Aim of the task: Repeat the material exactly, every line of it.

(Stored records)

— BEGIN —

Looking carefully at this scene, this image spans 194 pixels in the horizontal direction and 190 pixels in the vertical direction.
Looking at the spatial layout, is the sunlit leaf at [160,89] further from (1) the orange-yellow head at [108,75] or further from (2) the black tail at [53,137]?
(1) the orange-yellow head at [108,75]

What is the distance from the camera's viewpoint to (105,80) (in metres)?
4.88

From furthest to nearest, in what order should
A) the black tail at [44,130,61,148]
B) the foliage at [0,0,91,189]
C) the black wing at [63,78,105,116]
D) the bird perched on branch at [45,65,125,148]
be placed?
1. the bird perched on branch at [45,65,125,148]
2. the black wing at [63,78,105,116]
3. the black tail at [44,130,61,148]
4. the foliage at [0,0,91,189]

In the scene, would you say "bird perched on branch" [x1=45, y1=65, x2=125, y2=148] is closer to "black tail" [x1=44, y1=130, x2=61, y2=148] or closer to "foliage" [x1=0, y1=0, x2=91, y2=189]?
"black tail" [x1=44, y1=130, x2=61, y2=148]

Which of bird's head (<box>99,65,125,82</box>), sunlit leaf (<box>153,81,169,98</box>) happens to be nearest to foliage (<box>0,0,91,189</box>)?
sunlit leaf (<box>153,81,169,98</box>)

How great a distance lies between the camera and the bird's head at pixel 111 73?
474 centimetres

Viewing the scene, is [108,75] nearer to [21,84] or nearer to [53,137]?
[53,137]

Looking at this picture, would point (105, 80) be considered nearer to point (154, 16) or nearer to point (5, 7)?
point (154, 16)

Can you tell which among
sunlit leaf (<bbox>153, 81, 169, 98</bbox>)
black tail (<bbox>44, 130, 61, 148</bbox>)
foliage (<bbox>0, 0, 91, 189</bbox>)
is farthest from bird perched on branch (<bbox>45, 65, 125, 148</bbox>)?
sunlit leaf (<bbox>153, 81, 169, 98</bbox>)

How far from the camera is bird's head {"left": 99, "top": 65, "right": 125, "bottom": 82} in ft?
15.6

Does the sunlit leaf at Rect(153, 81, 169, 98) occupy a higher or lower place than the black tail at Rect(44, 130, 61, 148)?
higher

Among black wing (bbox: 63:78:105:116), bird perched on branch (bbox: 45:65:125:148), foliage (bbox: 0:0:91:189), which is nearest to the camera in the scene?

— END —

Exercise result:
Looking carefully at this scene, this image spans 194 pixels in the horizontal direction and 190 pixels in the vertical direction.
Looking at the spatial layout, is the sunlit leaf at [160,89] further from (1) the orange-yellow head at [108,75] or further from (2) the black tail at [53,137]?
(1) the orange-yellow head at [108,75]

What is the distance from the camera's viewpoint to (105,80) (in metres)?
4.88

From furthest to nearest, in what order should
A) the black tail at [44,130,61,148]
B) the foliage at [0,0,91,189]
C) the black wing at [63,78,105,116]
D) the bird perched on branch at [45,65,125,148]
be placed?
1. the bird perched on branch at [45,65,125,148]
2. the black wing at [63,78,105,116]
3. the black tail at [44,130,61,148]
4. the foliage at [0,0,91,189]

In the scene, would you say "bird perched on branch" [x1=45, y1=65, x2=125, y2=148] is closer to "black tail" [x1=44, y1=130, x2=61, y2=148] or closer to "foliage" [x1=0, y1=0, x2=91, y2=189]?
"black tail" [x1=44, y1=130, x2=61, y2=148]

Which of bird's head (<box>99,65,125,82</box>), sunlit leaf (<box>153,81,169,98</box>) happens to be nearest to foliage (<box>0,0,91,189</box>)?
sunlit leaf (<box>153,81,169,98</box>)

How great a distance lies between the camera and the bird's head at pixel 111 73?
474 centimetres

Viewing the scene, is [108,75] nearer to [21,84] or nearer to [53,137]?
[53,137]

Looking at this picture, would point (105, 80) be considered nearer to point (154, 16) or nearer to point (5, 7)?
point (154, 16)

Can you tell which among
sunlit leaf (<bbox>153, 81, 169, 98</bbox>)
black tail (<bbox>44, 130, 61, 148</bbox>)
foliage (<bbox>0, 0, 91, 189</bbox>)
is farthest from bird perched on branch (<bbox>45, 65, 125, 148</bbox>)?
sunlit leaf (<bbox>153, 81, 169, 98</bbox>)

How far from the camera is bird's head {"left": 99, "top": 65, "right": 125, "bottom": 82} in ft?
15.6

Does the sunlit leaf at Rect(153, 81, 169, 98) occupy a higher or lower place than the black tail at Rect(44, 130, 61, 148)?
higher

Among black wing (bbox: 63:78:105:116), bird perched on branch (bbox: 45:65:125:148), foliage (bbox: 0:0:91:189), which is nearest to the camera in the scene?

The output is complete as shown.